L’une des grandes attractions de Viñales, ce sont les champs de tabac. Paco-Concha est une ferme de tabac qui appartient depuis 1888 à la famille de Eduardo Hernandez, 52 ans.

Cet ingénieur agronome se dit content de vivre à la campagne pour pouvoir nourrir sa famille malgré les circonstances, la pandémie ayant aggravé les pénuries récurrentes dans les supermarchés de l’île.

« Les paysans ont tout dans leur ferme, du riz, du maïs, des haricots, un porc, un agneau… », souligne-t-il alors qu’il cueille des feuilles de tabac.
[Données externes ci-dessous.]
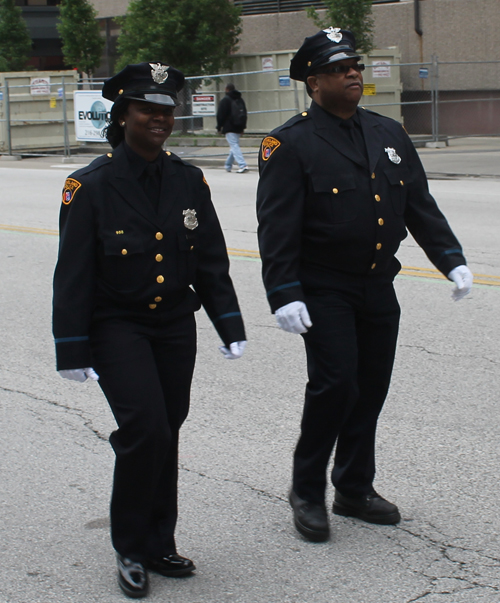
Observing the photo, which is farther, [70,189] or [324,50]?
[324,50]

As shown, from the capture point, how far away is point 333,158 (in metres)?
3.50

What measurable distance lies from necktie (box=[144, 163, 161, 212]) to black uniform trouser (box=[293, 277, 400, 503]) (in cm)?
73

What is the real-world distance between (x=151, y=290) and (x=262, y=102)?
21.5 m

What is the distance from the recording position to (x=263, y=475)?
14.0 feet

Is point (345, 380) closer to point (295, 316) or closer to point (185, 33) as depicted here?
point (295, 316)

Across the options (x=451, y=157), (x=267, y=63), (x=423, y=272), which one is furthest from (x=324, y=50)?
(x=267, y=63)

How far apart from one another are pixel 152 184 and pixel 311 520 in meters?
1.46

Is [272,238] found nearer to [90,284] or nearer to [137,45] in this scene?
[90,284]

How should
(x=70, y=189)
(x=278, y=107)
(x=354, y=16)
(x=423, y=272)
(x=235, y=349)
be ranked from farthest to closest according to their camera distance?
(x=278, y=107), (x=354, y=16), (x=423, y=272), (x=235, y=349), (x=70, y=189)

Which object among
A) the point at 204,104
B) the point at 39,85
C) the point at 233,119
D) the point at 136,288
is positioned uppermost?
the point at 39,85

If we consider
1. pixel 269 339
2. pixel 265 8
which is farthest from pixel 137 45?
pixel 269 339

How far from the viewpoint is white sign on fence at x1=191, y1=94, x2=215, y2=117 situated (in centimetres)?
2133

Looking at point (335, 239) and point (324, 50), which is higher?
point (324, 50)

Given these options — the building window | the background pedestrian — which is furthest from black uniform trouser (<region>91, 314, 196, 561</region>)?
the building window
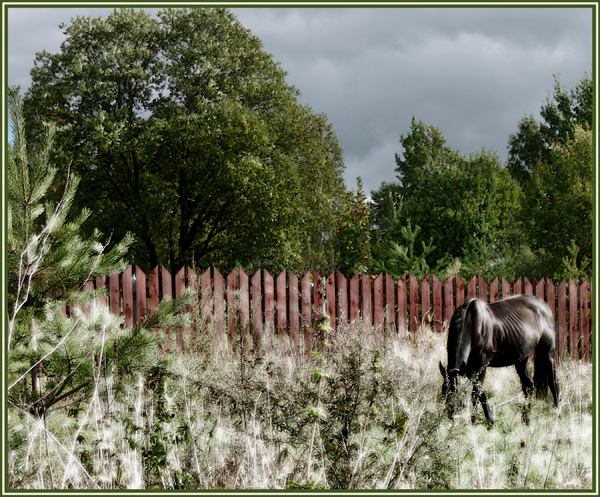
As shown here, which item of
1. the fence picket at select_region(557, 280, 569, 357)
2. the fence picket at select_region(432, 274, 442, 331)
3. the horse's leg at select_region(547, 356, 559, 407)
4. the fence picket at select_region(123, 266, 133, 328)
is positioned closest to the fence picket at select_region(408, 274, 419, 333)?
the fence picket at select_region(432, 274, 442, 331)

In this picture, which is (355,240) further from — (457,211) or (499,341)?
(499,341)

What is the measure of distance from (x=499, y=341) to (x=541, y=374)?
107cm

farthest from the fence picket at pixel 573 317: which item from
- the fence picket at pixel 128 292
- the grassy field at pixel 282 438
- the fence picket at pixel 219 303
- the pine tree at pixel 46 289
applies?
the pine tree at pixel 46 289

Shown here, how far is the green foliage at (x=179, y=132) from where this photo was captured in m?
15.1

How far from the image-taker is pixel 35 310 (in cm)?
325

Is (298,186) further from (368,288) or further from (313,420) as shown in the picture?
(313,420)

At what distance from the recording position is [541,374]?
5.58 meters

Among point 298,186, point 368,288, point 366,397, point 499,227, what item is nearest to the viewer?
point 366,397

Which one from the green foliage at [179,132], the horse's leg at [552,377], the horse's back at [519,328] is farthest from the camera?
the green foliage at [179,132]

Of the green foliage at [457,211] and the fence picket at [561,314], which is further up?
the green foliage at [457,211]

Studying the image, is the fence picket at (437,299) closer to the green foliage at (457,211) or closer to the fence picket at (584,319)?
the fence picket at (584,319)

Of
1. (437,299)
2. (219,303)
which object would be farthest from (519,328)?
(437,299)

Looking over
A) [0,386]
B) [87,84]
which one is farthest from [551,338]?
[87,84]

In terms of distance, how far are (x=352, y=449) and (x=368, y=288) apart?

Toute la famille s’est remise à cultiver ce qu’elle consomme, mais Eduardo reconnaît qu’il a dû licencier des employés… et regrette le temps où les touristes visitaient sa production de tabac en laissant de généreux pourboires.

« On a eu jusqu’à 106 touristes le même jour, de différents » pays, se rappelle avec nostalgie sa sœur Rosita, qui tient le petit restaurant où les visiteurs déjeunaient après la visite, face aux montagnes et accompagnés de musique cubaine.

« C’est tout ce qu’on avait, mais comme il n’y a plus de tourisme, il n’y a plus d’entrée d’argent », soupire-t-elle en pliant les nappes rouges.